*Was zu tun ist:* Kannst du sämtliche Zeilen der folgenden Auflistung als nummerierte Liste darstellen und dabei die Leerzeilen weglassen?

*Vorliegende Daten:*
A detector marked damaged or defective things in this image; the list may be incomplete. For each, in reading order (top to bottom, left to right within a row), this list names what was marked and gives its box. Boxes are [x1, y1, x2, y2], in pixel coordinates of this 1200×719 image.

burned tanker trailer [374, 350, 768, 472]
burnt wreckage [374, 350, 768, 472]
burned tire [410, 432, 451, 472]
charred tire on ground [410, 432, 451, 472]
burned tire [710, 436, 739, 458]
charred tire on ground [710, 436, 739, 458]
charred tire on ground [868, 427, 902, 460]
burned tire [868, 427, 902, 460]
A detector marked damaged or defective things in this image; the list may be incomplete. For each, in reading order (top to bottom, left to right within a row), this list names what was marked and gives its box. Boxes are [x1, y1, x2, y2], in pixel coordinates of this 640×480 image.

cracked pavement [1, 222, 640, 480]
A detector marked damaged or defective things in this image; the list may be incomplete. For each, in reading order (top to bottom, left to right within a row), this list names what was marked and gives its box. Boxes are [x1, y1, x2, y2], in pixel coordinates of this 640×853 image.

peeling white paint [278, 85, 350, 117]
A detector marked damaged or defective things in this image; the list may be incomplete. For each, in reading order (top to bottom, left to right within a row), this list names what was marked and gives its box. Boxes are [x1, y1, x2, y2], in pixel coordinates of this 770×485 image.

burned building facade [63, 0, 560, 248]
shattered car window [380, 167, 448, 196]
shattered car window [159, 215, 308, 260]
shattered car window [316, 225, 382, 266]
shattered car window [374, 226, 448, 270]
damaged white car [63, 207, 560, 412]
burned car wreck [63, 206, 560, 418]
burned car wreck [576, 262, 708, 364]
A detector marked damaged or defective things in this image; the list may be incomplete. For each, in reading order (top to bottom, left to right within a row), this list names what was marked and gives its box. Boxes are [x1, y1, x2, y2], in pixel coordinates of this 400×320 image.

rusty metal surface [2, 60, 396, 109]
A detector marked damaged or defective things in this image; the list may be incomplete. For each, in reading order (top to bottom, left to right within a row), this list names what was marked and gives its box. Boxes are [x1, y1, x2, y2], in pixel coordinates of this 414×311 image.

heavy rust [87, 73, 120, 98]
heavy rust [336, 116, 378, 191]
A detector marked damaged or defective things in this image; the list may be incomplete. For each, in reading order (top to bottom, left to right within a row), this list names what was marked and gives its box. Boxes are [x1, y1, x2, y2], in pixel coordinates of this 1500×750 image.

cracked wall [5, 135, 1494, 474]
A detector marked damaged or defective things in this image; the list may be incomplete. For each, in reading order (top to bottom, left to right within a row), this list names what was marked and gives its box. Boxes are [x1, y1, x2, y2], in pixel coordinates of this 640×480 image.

*Ergebnis:*
1. A detector marked damaged or defective things in this image; the list may be incomplete. For each, in reading order (top to bottom, left to right within a row), this list names what was marked and gives its box. Boxes are [x1, y1, x2, y2], in pixel coordinates of this 1200×719 image.
2. burned tanker trailer [374, 350, 768, 472]
3. burnt wreckage [374, 350, 768, 472]
4. burned tire [410, 432, 451, 472]
5. charred tire on ground [410, 432, 451, 472]
6. burned tire [710, 436, 739, 458]
7. charred tire on ground [710, 436, 739, 458]
8. charred tire on ground [868, 427, 902, 460]
9. burned tire [868, 427, 902, 460]
10. A detector marked damaged or defective things in this image; the list may be incomplete. For each, in reading order (top to bottom, left to right within a row), this list names what was marked and gives its box. Boxes are [x1, y1, x2, y2], in pixel coordinates of this 640×480 image.
11. cracked pavement [1, 222, 640, 480]
12. A detector marked damaged or defective things in this image; the list may be incomplete. For each, in reading order (top to bottom, left to right within a row), this list names what was marked and gives its box. Boxes are [x1, y1, x2, y2], in pixel coordinates of this 640×853 image.
13. peeling white paint [278, 85, 350, 117]
14. A detector marked damaged or defective things in this image; the list may be incomplete. For each, in reading order (top to bottom, left to right within a row), this list names what was marked and gives its box. Boxes are [x1, y1, x2, y2], in pixel coordinates of this 770×485 image.
15. burned building facade [63, 0, 560, 248]
16. shattered car window [380, 167, 448, 196]
17. shattered car window [159, 215, 308, 260]
18. shattered car window [316, 225, 382, 266]
19. shattered car window [374, 226, 448, 270]
20. damaged white car [63, 207, 560, 412]
21. burned car wreck [63, 206, 560, 418]
22. burned car wreck [576, 262, 708, 364]
23. A detector marked damaged or defective things in this image; the list may be incomplete. For each, in reading order (top to bottom, left to right within a row), this list names what was marked and gives its box. Boxes are [x1, y1, x2, y2], in pixel coordinates of this 400×320 image.
24. rusty metal surface [2, 60, 396, 109]
25. A detector marked damaged or defective things in this image; the list may be incomplete. For each, in reading order (top to bottom, left to right within a row), this list names what was marked and gives its box. Boxes are [x1, y1, x2, y2], in pixel coordinates of this 414×311 image.
26. heavy rust [87, 73, 120, 98]
27. heavy rust [336, 116, 378, 191]
28. A detector marked damaged or defective things in this image; the list may be incomplete. For each, in reading order (top to bottom, left to right within a row), this list names what was marked and gives its box. Boxes are [x1, y1, x2, y2], in pixel coordinates of this 1500×750 image.
29. cracked wall [5, 135, 1494, 474]
30. A detector marked damaged or defective things in this image; the list may be incomplete. For each, in reading order (top to bottom, left to right within a row), this list names what was marked and gives its box. Boxes are [x1, y1, x2, y2], in pixel coordinates of this 640×480 image.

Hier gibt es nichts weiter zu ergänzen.